++++ INPUT MATERIAL
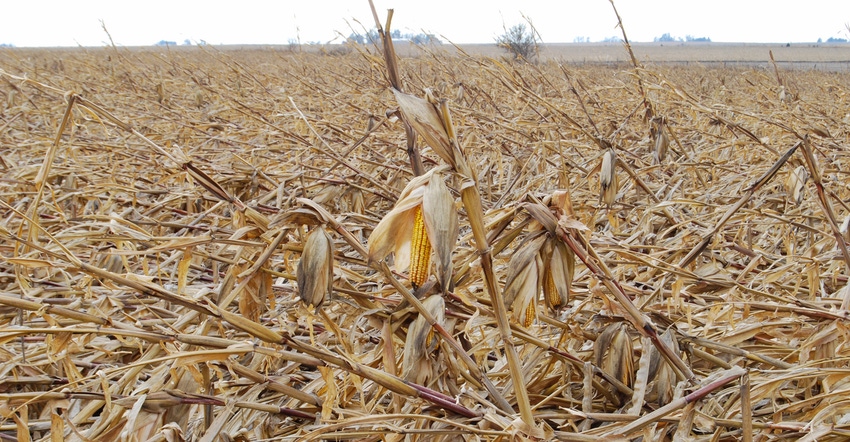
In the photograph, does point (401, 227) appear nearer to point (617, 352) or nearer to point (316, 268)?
point (316, 268)

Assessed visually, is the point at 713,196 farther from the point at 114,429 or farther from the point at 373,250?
the point at 114,429

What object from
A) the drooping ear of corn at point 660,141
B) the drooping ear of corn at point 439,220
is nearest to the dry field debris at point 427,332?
the drooping ear of corn at point 439,220

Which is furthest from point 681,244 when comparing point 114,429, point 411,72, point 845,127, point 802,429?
point 411,72

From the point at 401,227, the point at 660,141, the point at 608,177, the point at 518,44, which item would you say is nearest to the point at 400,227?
the point at 401,227

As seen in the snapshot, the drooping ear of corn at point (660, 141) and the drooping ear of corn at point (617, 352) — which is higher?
the drooping ear of corn at point (660, 141)

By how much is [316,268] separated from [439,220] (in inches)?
10.6

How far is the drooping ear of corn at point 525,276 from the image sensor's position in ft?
2.81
++++++++
WORK REQUIRED | Copy out all of the records above word for word, omitting the pictures.

ANSWER TO THE TASK |
In the photograph, does point (401, 227) appear nearer to point (617, 352) or nearer to point (316, 268)?
point (316, 268)

Assessed visually, is the point at 713,196 farther from the point at 114,429 or farther from the point at 373,250?
the point at 114,429

What object from
A) the drooping ear of corn at point 660,141
B) the drooping ear of corn at point 439,220
is nearest to the dry field debris at point 427,332?
the drooping ear of corn at point 439,220

Which is furthest from point 681,244 when comparing point 114,429, point 411,72, point 845,127, point 802,429?
point 411,72

From the point at 401,227, the point at 660,141, the point at 608,177, the point at 518,44, which item would you say is nearest to the point at 400,227?
the point at 401,227

As seen in the snapshot, the drooping ear of corn at point (660, 141) and the drooping ear of corn at point (617, 352) — which is higher?
the drooping ear of corn at point (660, 141)

By how much is [316,268] separated from [439,220] (in inches)?
10.6

How far is the drooping ear of corn at point 525,276 from the image sensor's position in ft?
2.81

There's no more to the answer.